### Exercise aim
Recast the lines of the records, from the line containing "Would you place" through the end of the records, as a JSON list of strings with one string per line and blank lines left out.

### Task inputs
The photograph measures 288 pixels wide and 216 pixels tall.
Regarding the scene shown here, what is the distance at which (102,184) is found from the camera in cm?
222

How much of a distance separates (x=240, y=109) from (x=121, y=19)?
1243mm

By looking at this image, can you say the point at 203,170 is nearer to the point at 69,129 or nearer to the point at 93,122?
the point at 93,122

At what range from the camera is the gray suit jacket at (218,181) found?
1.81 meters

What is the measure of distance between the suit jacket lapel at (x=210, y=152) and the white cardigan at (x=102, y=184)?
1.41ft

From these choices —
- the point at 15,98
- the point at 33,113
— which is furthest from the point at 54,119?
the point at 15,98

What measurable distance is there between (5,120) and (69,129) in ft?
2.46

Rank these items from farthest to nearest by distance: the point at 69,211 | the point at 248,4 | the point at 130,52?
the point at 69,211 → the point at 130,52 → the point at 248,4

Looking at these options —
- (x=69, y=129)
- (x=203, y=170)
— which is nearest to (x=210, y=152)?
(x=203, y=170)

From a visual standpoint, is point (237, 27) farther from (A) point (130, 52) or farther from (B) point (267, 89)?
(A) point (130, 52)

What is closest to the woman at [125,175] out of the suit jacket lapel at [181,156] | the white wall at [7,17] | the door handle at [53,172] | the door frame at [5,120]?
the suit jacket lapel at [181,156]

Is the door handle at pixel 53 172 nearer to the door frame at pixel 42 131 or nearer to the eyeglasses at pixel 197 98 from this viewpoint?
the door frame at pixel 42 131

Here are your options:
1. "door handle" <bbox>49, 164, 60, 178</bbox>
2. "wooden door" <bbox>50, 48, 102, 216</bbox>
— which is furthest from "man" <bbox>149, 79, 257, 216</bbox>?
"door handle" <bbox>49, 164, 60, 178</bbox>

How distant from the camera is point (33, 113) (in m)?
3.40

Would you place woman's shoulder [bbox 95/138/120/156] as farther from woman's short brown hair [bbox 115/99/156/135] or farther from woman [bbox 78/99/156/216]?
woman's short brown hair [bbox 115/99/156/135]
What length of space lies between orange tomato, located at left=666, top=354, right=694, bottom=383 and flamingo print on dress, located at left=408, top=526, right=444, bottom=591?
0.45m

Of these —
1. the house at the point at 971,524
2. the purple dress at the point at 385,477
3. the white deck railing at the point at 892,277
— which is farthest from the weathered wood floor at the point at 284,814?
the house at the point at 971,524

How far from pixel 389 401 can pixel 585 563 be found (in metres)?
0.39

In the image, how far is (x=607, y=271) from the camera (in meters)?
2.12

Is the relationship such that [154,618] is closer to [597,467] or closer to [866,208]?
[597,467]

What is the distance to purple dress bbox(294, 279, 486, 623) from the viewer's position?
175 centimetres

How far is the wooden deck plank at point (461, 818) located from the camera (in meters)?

### Worked solution
[
  "Would you place woman's shoulder [bbox 95/138/120/156] as farther from woman's short brown hair [bbox 115/99/156/135] or farther from woman [bbox 78/99/156/216]?",
  "woman's short brown hair [bbox 115/99/156/135]",
  "What length of space lies between orange tomato, located at left=666, top=354, right=694, bottom=383 and flamingo print on dress, located at left=408, top=526, right=444, bottom=591?",
  "0.45m",
  "Of these —",
  "1. the house at the point at 971,524",
  "2. the purple dress at the point at 385,477",
  "3. the white deck railing at the point at 892,277",
  "— which is farthest from the weathered wood floor at the point at 284,814?",
  "the house at the point at 971,524",
  "How far from pixel 389 401 can pixel 585 563 be found (in metres)?",
  "0.39",
  "In the image, how far is (x=607, y=271) from the camera (in meters)?",
  "2.12",
  "Is the relationship such that [154,618] is closer to [597,467] or closer to [866,208]?",
  "[597,467]",
  "What is the distance to purple dress bbox(294, 279, 486, 623) from the viewer's position?",
  "175 centimetres",
  "How far is the wooden deck plank at point (461, 818) located from the camera (in meters)?"
]